Set down the first line below and each line after it, ending with the one that holds "Resolution: 2.5µm". Pictures do not belong in the copy.
══════
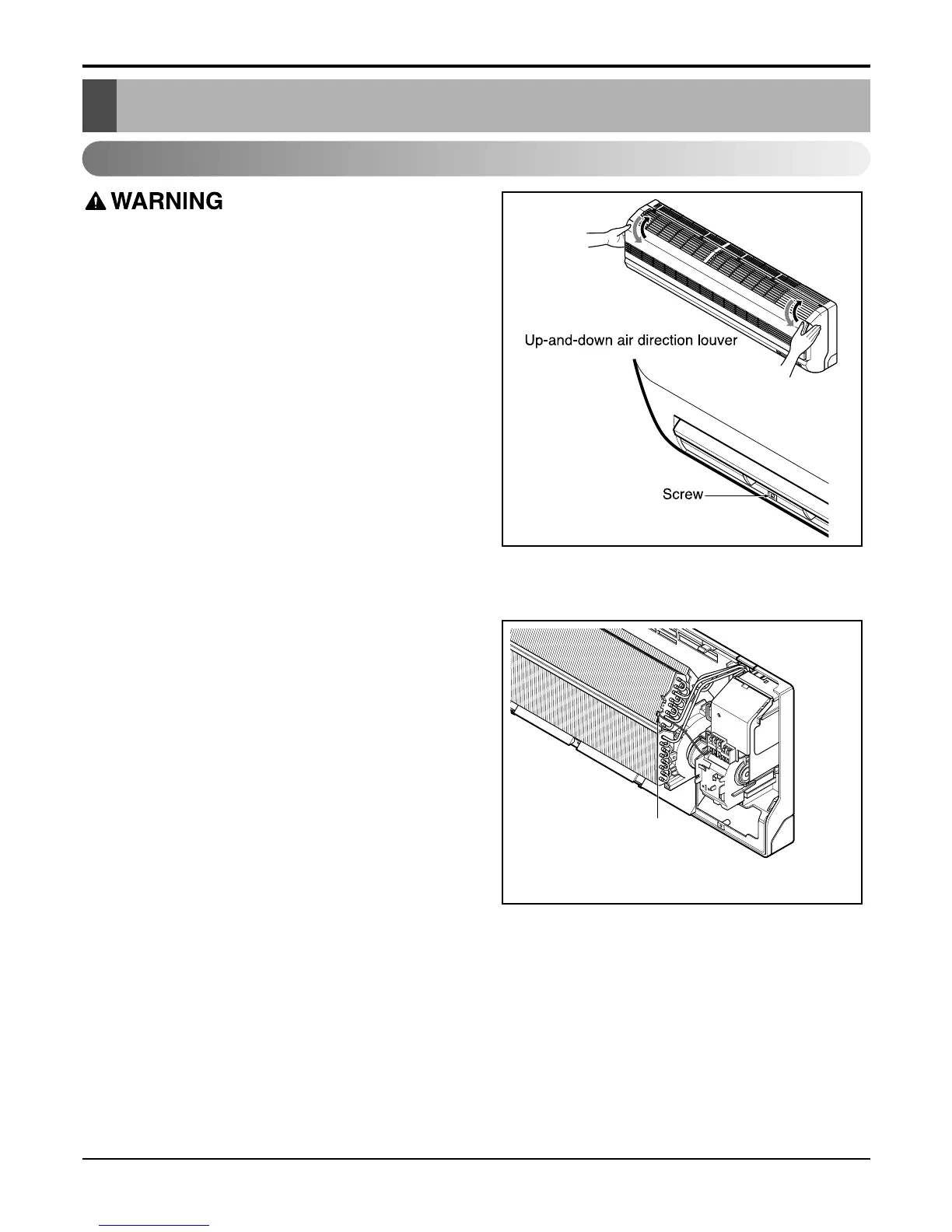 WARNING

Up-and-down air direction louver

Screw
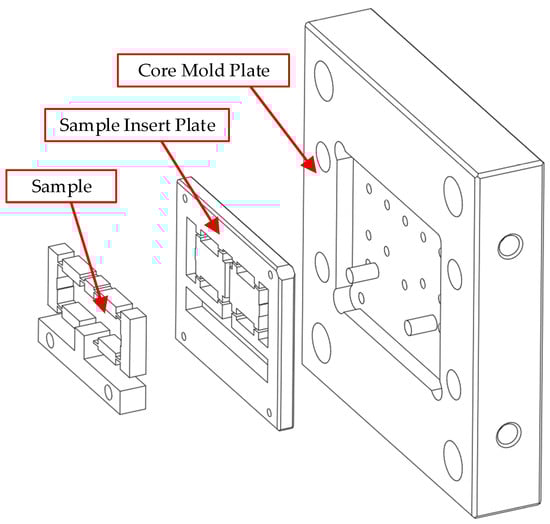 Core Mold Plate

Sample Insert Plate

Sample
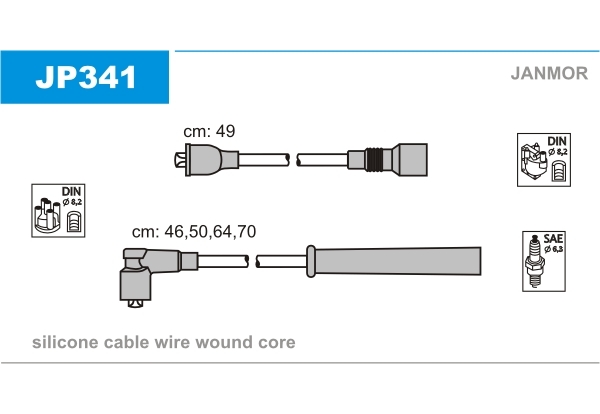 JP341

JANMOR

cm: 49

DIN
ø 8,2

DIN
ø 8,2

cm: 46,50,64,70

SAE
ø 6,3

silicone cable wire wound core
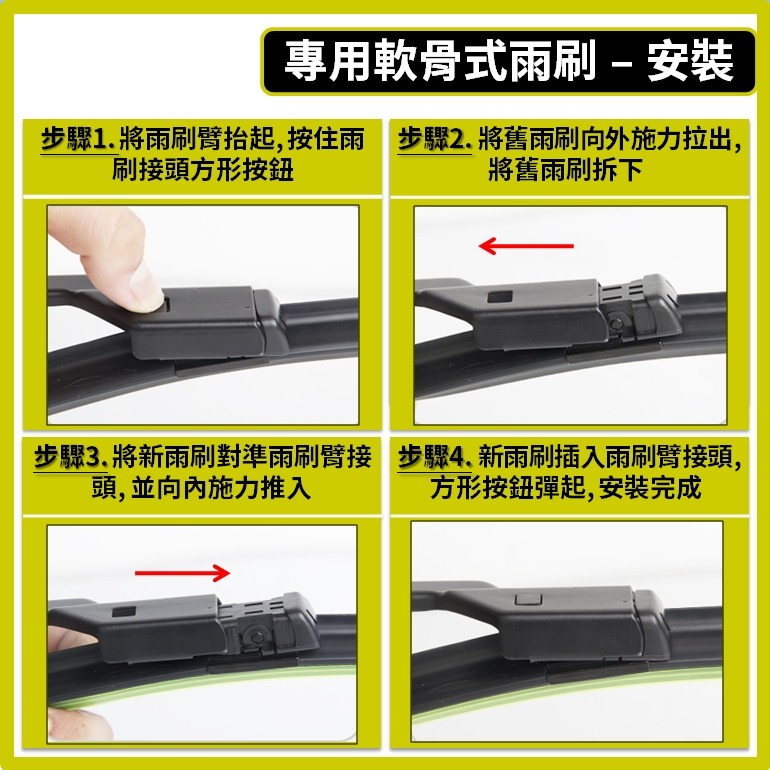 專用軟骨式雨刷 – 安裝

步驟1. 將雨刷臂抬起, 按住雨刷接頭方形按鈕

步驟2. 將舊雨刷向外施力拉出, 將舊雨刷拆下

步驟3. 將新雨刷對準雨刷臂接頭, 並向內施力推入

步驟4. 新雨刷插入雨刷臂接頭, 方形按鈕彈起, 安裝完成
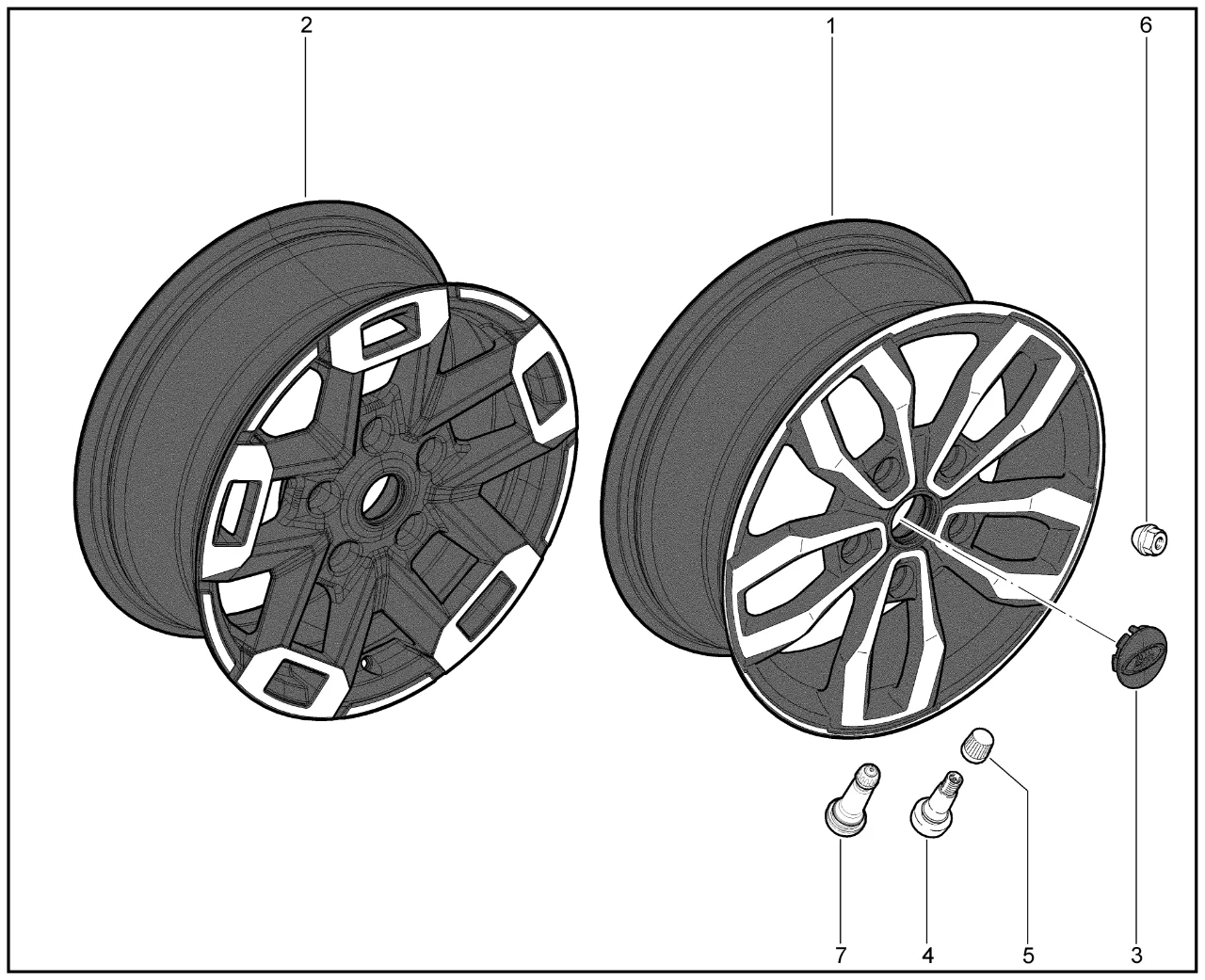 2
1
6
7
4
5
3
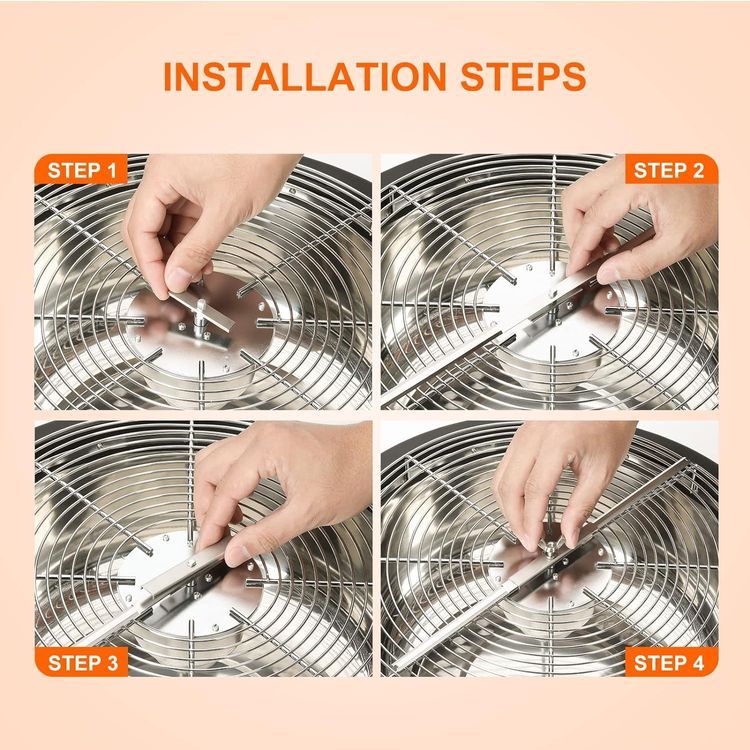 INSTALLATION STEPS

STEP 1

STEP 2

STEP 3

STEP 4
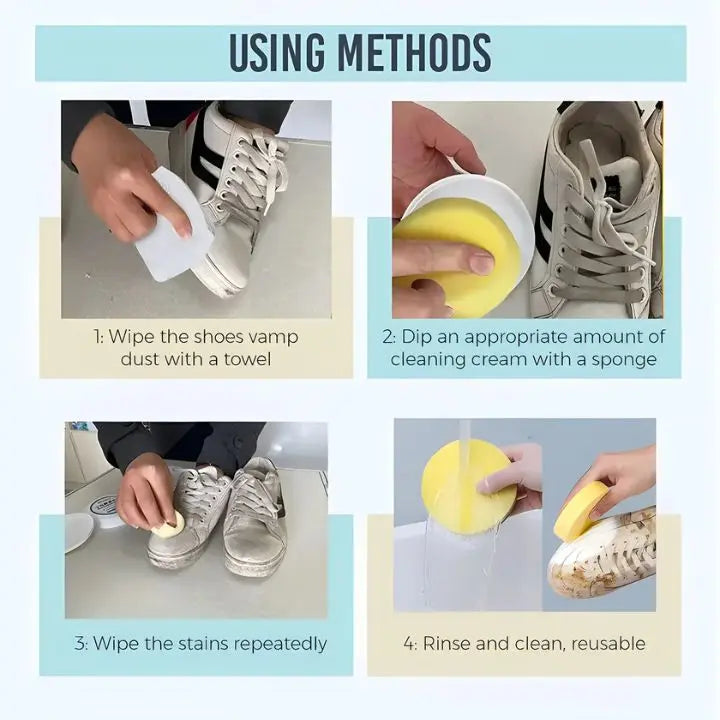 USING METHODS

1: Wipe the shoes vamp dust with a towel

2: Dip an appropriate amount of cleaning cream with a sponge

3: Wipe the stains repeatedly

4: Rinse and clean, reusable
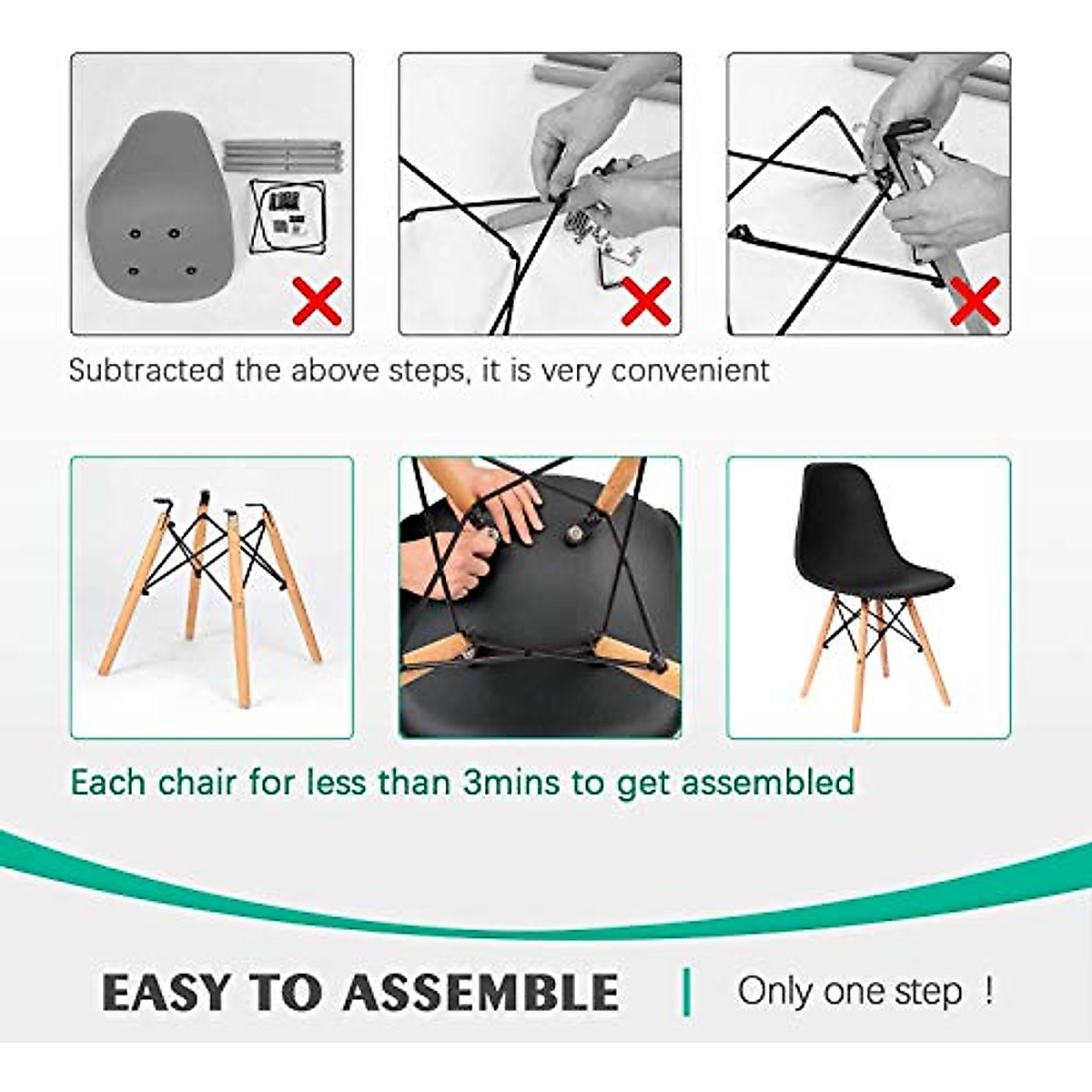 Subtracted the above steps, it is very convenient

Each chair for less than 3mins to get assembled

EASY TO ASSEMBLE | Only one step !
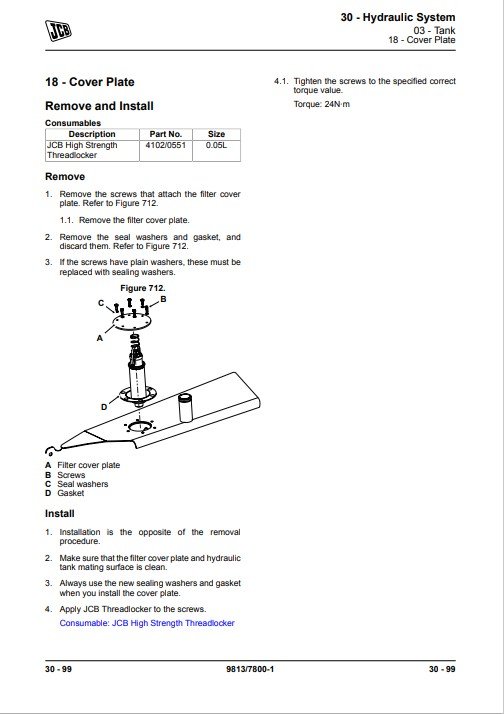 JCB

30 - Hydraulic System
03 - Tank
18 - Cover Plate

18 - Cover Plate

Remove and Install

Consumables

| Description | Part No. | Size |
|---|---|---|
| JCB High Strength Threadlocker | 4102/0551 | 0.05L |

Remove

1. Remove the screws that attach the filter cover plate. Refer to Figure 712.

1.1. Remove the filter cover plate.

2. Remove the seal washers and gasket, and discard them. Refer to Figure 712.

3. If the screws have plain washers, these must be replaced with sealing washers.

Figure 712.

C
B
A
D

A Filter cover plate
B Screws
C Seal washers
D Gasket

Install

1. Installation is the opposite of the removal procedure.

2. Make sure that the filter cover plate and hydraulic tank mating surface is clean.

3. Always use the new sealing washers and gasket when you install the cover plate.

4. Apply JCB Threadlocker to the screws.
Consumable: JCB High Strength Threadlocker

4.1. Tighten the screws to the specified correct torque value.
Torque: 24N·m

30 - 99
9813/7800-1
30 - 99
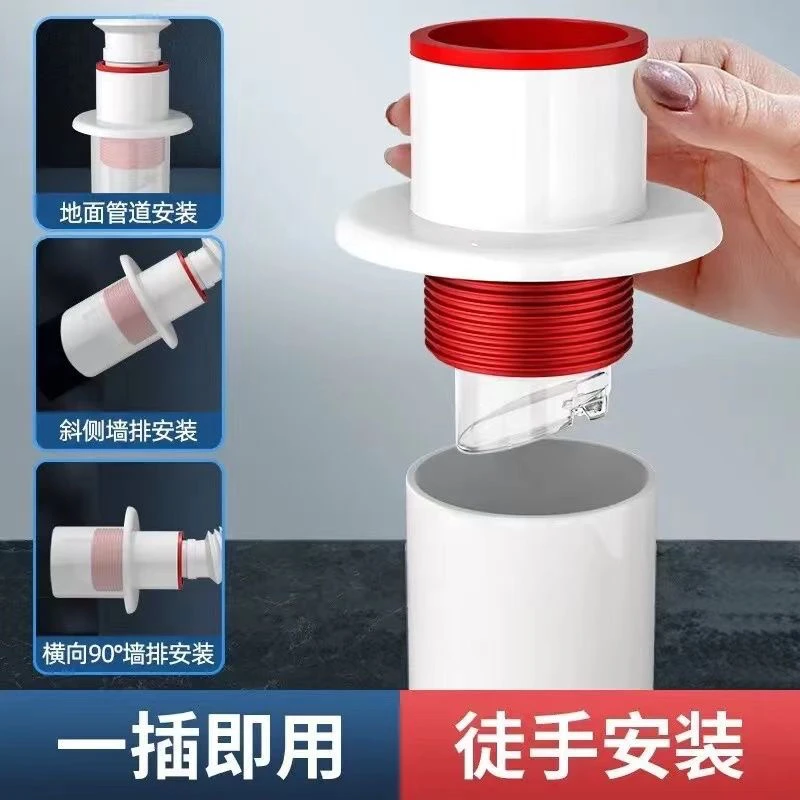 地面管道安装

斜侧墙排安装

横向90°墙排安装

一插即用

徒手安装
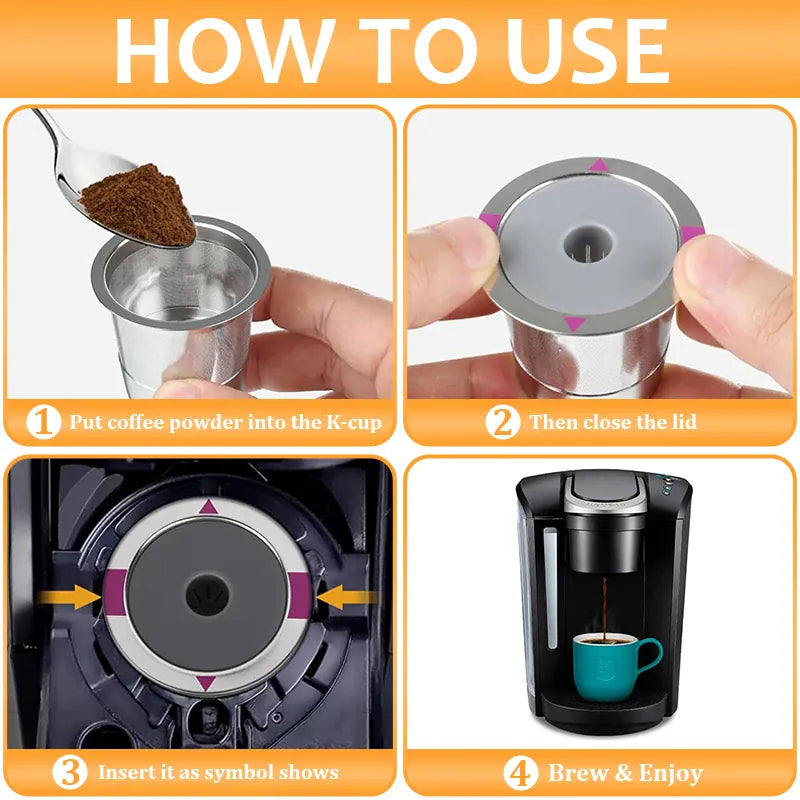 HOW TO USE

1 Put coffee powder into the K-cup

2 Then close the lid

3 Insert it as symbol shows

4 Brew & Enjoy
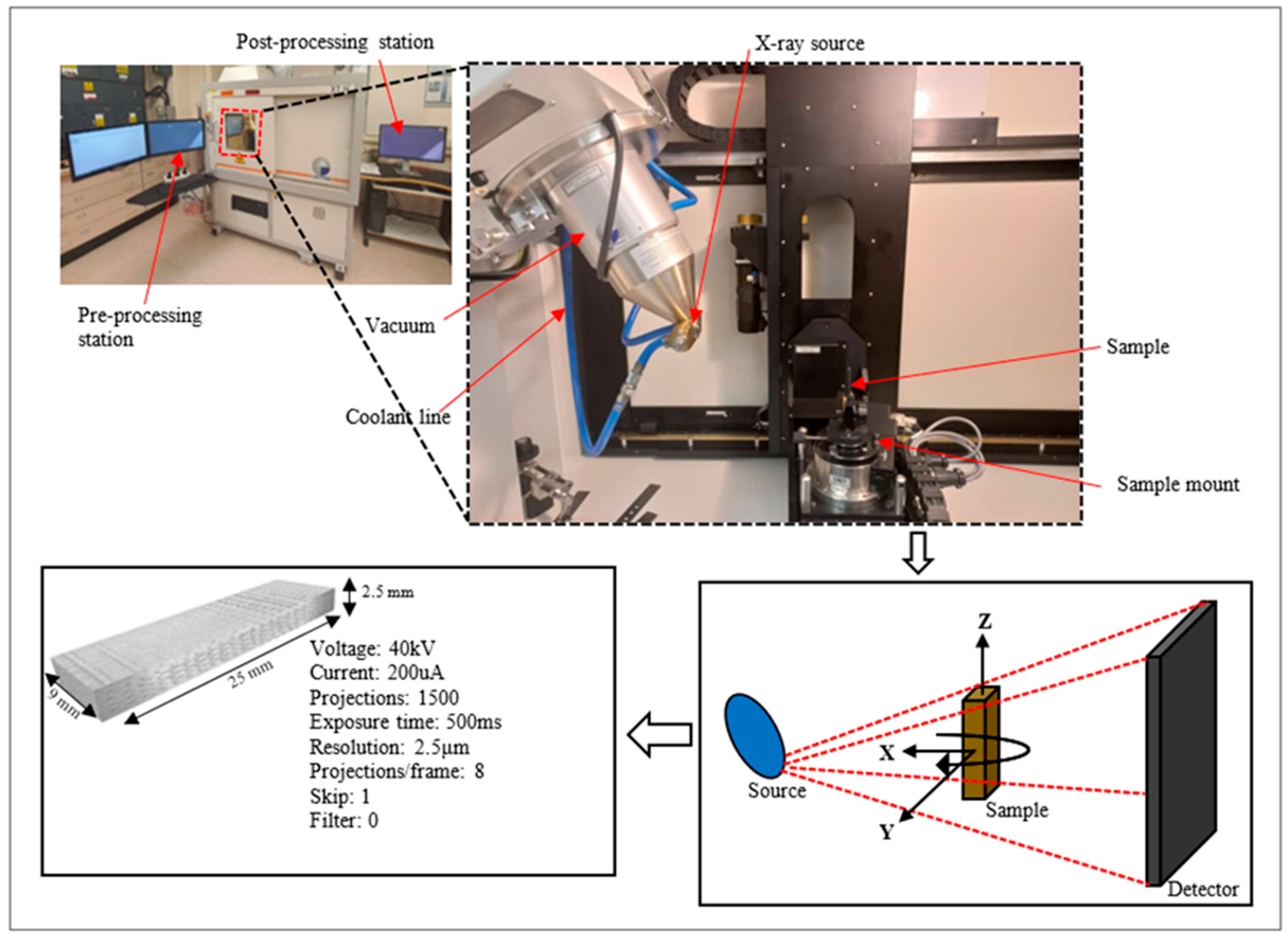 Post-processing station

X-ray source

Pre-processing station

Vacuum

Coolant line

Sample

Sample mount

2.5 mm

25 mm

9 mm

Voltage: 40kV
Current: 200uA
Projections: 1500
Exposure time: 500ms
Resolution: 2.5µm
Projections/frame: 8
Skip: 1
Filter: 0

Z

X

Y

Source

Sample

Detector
══════
▶ SOLUTION:
 WARNING

Up-and-down air direction louver

Screw
 Core Mold Plate

Sample Insert Plate

Sample
 JP341

JANMOR

cm: 49

DIN
ø 8,2

DIN
ø 8,2

cm: 46,50,64,70

SAE
ø 6,3

silicone cable wire wound core
 專用軟骨式雨刷 – 安裝

步驟1. 將雨刷臂抬起, 按住雨刷接頭方形按鈕

步驟2. 將舊雨刷向外施力拉出, 將舊雨刷拆下

步驟3. 將新雨刷對準雨刷臂接頭, 並向內施力推入

步驟4. 新雨刷插入雨刷臂接頭, 方形按鈕彈起, 安裝完成
 2
1
6
7
4
5
3
 INSTALLATION STEPS

STEP 1

STEP 2

STEP 3

STEP 4
 USING METHODS

1: Wipe the shoes vamp dust with a towel

2: Dip an appropriate amount of cleaning cream with a sponge

3: Wipe the stains repeatedly

4: Rinse and clean, reusable
 Subtracted the above steps, it is very convenient

Each chair for less than 3mins to get assembled

EASY TO ASSEMBLE | Only one step !
 JCB

30 - Hydraulic System
03 - Tank
18 - Cover Plate

18 - Cover Plate

Remove and Install

Consumables

| Description | Part No. | Size |
|---|---|---|
| JCB High Strength Threadlocker | 4102/0551 | 0.05L |

Remove

1. Remove the screws that attach the filter cover plate. Refer to Figure 712.

1.1. Remove the filter cover plate.

2. Remove the seal washers and gasket, and discard them. Refer to Figure 712.

3. If the screws have plain washers, these must be replaced with sealing washers.

Figure 712.

C
B
A
D

A Filter cover plate
B Screws
C Seal washers
D Gasket

Install

1. Installation is the opposite of the removal procedure.

2. Make sure that the filter cover plate and hydraulic tank mating surface is clean.

3. Always use the new sealing washers and gasket when you install the cover plate.

4. Apply JCB Threadlocker to the screws.
Consumable: JCB High Strength Threadlocker

4.1. Tighten the screws to the specified correct torque value.
Torque: 24N·m

30 - 99
9813/7800-1
30 - 99
 地面管道安装

斜侧墙排安装

横向90°墙排安装

一插即用

徒手安装
 HOW TO USE

1 Put coffee powder into the K-cup

2 Then close the lid

3 Insert it as symbol shows

4 Brew & Enjoy
 Post-processing station

X-ray source

Pre-processing station

Vacuum

Coolant line

Sample

Sample mount

2.5 mm

25 mm

9 mm

Voltage: 40kV
Current: 200uA
Projections: 1500
Exposure time: 500ms
Resolution: 2.5µm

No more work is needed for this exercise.